While I created it in Pages, the idea was stolen from Dan Meyer and others.  The circles are for “stop-lighting” their progress on the learning targets.

  • Bottom Circle — Red — Need major work to show proficiency
  • Middle Circle — Yellow — Need minor work to show proficiency
  • Greed Circle — Green — You got it!
  • Square — Stamp or sticker — This is to track mastery after they have repeatedly showed proficiency on the learning target

Of course, on the learning target quiz, I assign a color and give feedback for each learning target.  I would love to know what you think about this approach.

SBG: Converting to a Percentage Grade

Like most of us, my district requires that we assign a grade at the end of each quarter. Not just a letter grade, but a percentage.  Before I started using a standards-based assessment system, my quarterly percentage would be a mix of homework, quizzes, tests, classwork, etc.  Not very indicative of what a student learned, but boy did it measure how well a student “played school.” This year, I have come up with this conversion for my required percentage grade:

  • 90% of the quarter grade comes from being proficient on my core learning targets (proficient learning targets/total learning targets)
  • 5% of the quarter grade comes from mastering the core learning targets (mastered learning targets/total learning targets)
  • 5% of the quarter grade comes from being proficient with my “synthesis” learning targets (same calculation)

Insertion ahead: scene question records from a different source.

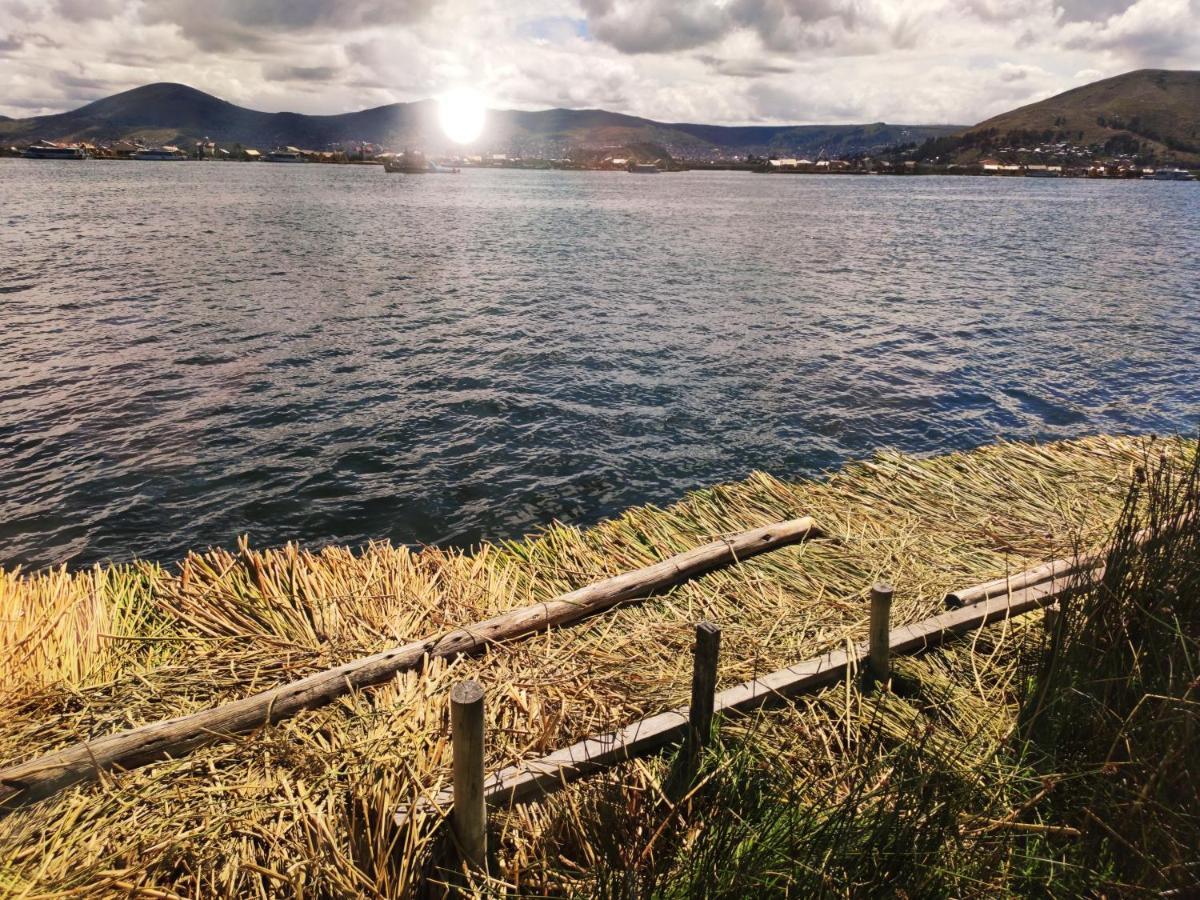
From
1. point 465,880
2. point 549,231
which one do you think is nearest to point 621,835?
point 465,880

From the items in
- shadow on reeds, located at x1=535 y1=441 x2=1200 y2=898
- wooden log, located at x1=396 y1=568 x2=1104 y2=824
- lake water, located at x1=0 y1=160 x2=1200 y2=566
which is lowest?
lake water, located at x1=0 y1=160 x2=1200 y2=566

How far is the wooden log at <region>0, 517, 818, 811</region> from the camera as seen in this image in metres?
5.39

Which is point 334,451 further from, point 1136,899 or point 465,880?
point 1136,899

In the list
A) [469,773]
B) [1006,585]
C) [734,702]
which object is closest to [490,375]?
[1006,585]

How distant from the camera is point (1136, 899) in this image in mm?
3904

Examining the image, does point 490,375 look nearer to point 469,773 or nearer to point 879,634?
point 879,634

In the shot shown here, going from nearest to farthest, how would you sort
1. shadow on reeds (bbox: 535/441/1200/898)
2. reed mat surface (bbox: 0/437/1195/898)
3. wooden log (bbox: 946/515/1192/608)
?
1. shadow on reeds (bbox: 535/441/1200/898)
2. reed mat surface (bbox: 0/437/1195/898)
3. wooden log (bbox: 946/515/1192/608)

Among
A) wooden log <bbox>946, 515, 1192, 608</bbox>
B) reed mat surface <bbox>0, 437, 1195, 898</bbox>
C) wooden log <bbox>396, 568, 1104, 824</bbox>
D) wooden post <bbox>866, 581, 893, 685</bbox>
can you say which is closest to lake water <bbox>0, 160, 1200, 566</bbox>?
reed mat surface <bbox>0, 437, 1195, 898</bbox>

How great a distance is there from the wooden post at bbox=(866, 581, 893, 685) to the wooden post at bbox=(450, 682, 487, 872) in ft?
12.9

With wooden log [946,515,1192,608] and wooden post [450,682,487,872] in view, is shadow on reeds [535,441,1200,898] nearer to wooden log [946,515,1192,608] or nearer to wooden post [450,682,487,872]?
wooden post [450,682,487,872]

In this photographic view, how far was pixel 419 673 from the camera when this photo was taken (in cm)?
698

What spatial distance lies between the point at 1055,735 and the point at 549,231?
208ft

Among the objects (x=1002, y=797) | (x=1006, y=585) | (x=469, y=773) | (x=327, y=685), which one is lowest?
(x=327, y=685)

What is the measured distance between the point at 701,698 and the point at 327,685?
357 centimetres
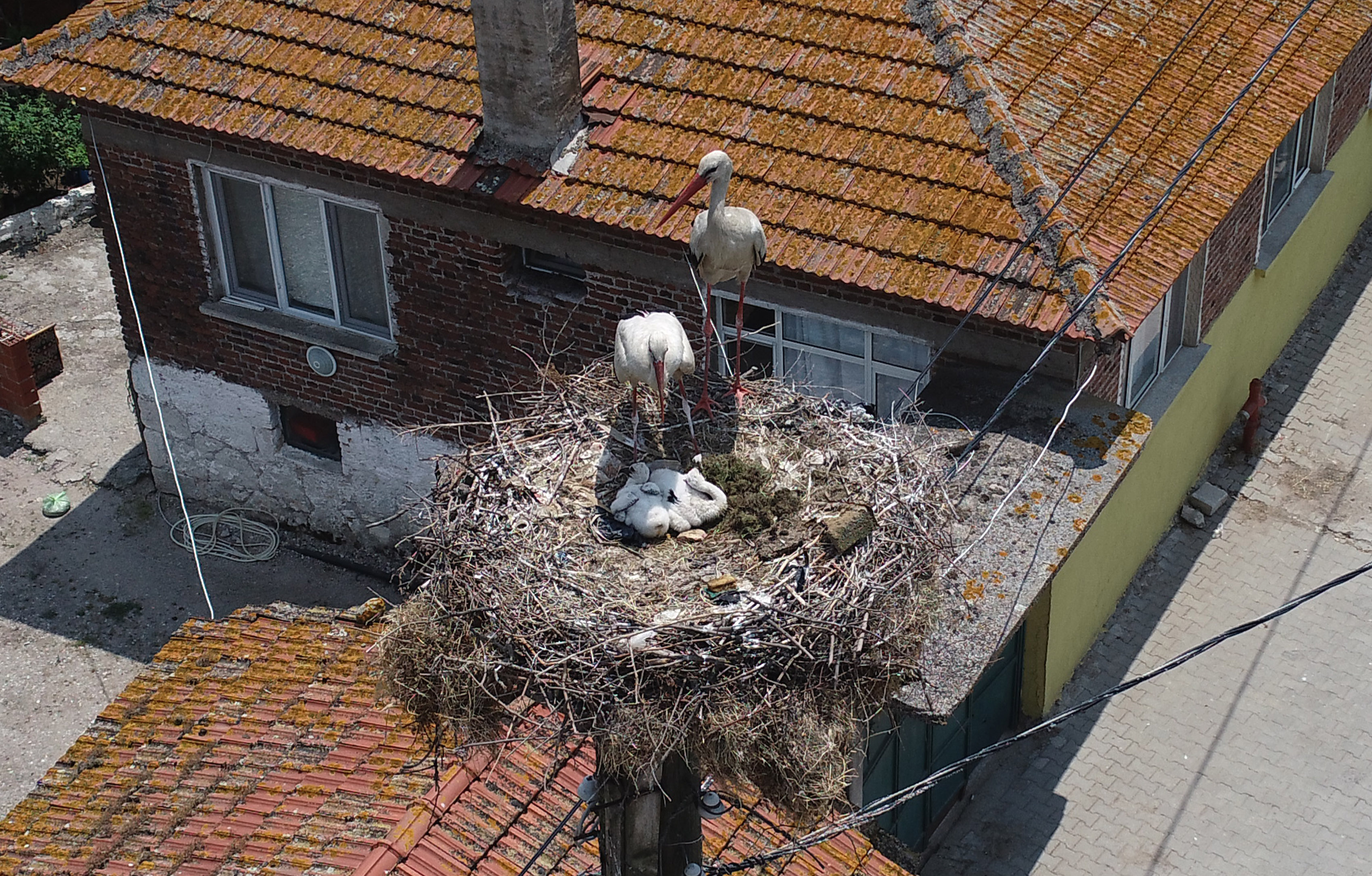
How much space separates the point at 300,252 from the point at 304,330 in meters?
0.56

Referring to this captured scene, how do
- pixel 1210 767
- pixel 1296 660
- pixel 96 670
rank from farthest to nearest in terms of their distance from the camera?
pixel 96 670, pixel 1296 660, pixel 1210 767

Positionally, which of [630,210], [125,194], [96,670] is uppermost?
[630,210]

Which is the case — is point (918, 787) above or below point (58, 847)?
above

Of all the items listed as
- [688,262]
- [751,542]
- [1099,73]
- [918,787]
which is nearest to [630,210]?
[688,262]

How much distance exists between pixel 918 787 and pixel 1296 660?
232 inches

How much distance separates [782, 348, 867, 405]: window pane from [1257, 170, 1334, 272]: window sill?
430 centimetres

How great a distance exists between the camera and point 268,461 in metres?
12.5

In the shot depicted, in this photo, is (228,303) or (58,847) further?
(228,303)

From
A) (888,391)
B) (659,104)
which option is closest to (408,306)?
(659,104)

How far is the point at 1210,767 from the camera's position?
33.3 feet

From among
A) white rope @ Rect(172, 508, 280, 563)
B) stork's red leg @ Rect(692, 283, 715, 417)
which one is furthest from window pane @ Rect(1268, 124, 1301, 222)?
white rope @ Rect(172, 508, 280, 563)

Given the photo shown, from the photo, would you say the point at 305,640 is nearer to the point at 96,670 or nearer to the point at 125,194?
the point at 96,670

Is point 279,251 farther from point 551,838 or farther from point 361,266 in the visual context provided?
point 551,838

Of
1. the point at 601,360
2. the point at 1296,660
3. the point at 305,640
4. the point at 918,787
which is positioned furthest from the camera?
the point at 1296,660
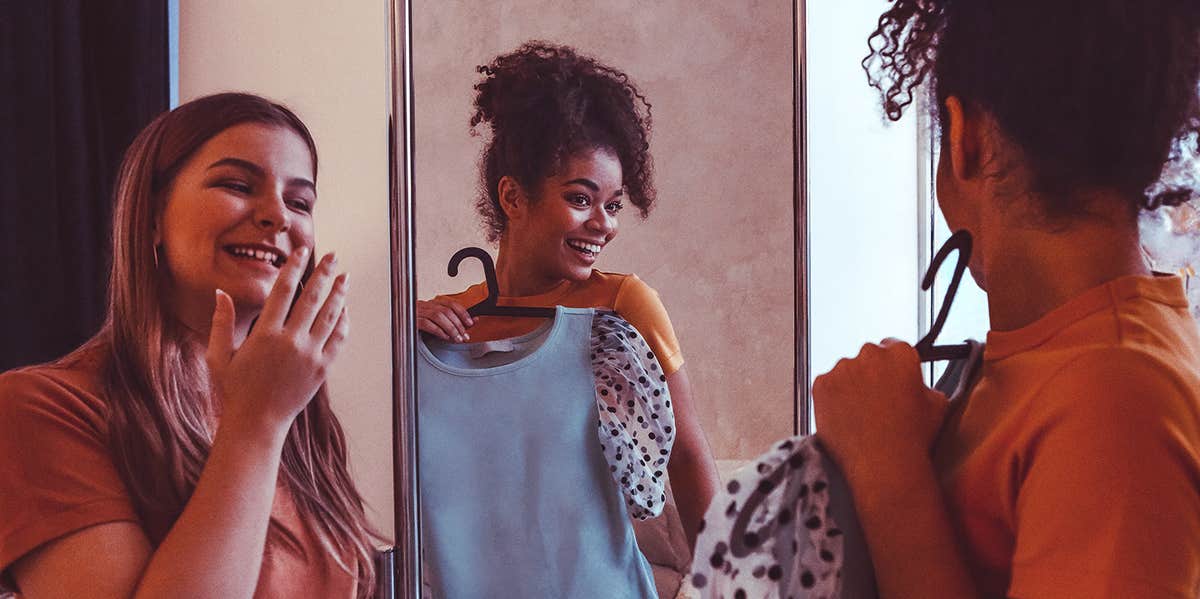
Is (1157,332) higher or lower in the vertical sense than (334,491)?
higher

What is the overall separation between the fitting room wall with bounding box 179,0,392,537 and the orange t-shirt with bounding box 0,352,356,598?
313mm

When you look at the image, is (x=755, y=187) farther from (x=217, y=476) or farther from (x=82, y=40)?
(x=82, y=40)

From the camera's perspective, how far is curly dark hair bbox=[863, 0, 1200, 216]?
1.72 ft

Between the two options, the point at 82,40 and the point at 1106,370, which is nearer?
the point at 1106,370

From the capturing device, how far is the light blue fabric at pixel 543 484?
96cm

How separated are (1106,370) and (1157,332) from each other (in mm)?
46

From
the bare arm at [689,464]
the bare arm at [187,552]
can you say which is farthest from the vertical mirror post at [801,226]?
the bare arm at [187,552]

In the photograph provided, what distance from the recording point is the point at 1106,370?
49 cm

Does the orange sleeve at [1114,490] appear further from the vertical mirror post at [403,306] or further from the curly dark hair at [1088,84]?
the vertical mirror post at [403,306]

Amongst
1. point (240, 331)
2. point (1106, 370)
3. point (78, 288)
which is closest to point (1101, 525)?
point (1106, 370)

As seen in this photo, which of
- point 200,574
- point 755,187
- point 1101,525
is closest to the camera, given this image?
point 1101,525

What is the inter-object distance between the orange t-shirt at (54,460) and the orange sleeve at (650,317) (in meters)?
0.44

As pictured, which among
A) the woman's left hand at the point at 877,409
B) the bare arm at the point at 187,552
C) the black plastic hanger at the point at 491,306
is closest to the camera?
the woman's left hand at the point at 877,409

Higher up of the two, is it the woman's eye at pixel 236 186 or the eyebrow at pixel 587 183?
the eyebrow at pixel 587 183
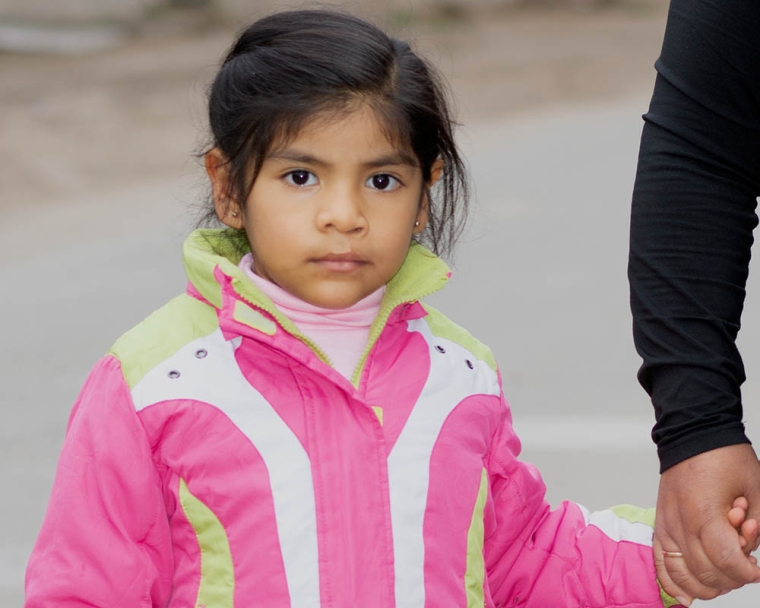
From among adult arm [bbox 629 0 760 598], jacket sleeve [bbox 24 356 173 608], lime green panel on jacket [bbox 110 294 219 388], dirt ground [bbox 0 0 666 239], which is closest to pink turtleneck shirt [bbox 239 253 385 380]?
Result: lime green panel on jacket [bbox 110 294 219 388]

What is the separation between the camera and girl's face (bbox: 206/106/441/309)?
8.30ft

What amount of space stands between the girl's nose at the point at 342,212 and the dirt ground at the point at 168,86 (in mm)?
4738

A student can demonstrate proficiency with a core learning target on a weekly quiz, in a conversation with myself, or various other ways that could be classified as “formative assessment.”  Students demonstrate mastery on core learning targets when they repeatedly are successful on multiple types of assessments, both formative and summative.  Finally, students will also encounter “synthesis” learning targets.  These are multiple core learning targets all rolled up into one non-routine, complex problem.  I included these to assess students’ abilities to apply their knowledge of how the core learning targets go together.

While I am still convinced that this isn’t a perfect system, I am excited to see how it plays out this school year.  Alright, I’m open and ready for critiques.

Standards-Based Grading: A Collabrative Effort

After entering my second year of standards-based grading and coming into contact with some great minds through Twitter and the edublogosphere, I thought it would be a great idea to set up a place where we can share and critique all aspects of our standards-based assessment systems. This site will be open to contributors as well as the general readership for comments. I’ve found that most aspects of teaching can be greatly improved when collaboration takes place. And who doesn’t like some constructive feedback, right?

Contributors will be able to post about standards-based assessment in general, and will also be able to upload certain file types (i.e. PDF, doc, etc.) to share their specific standards-based creations.  This will be a work in progress, but the ball has to get rolling before it can pick up its steam.  I look forward to seeing some interesting and innovative ideas to make our assessment practices useful to both our students and ourselves.  As Nathan put it, I heart SBG.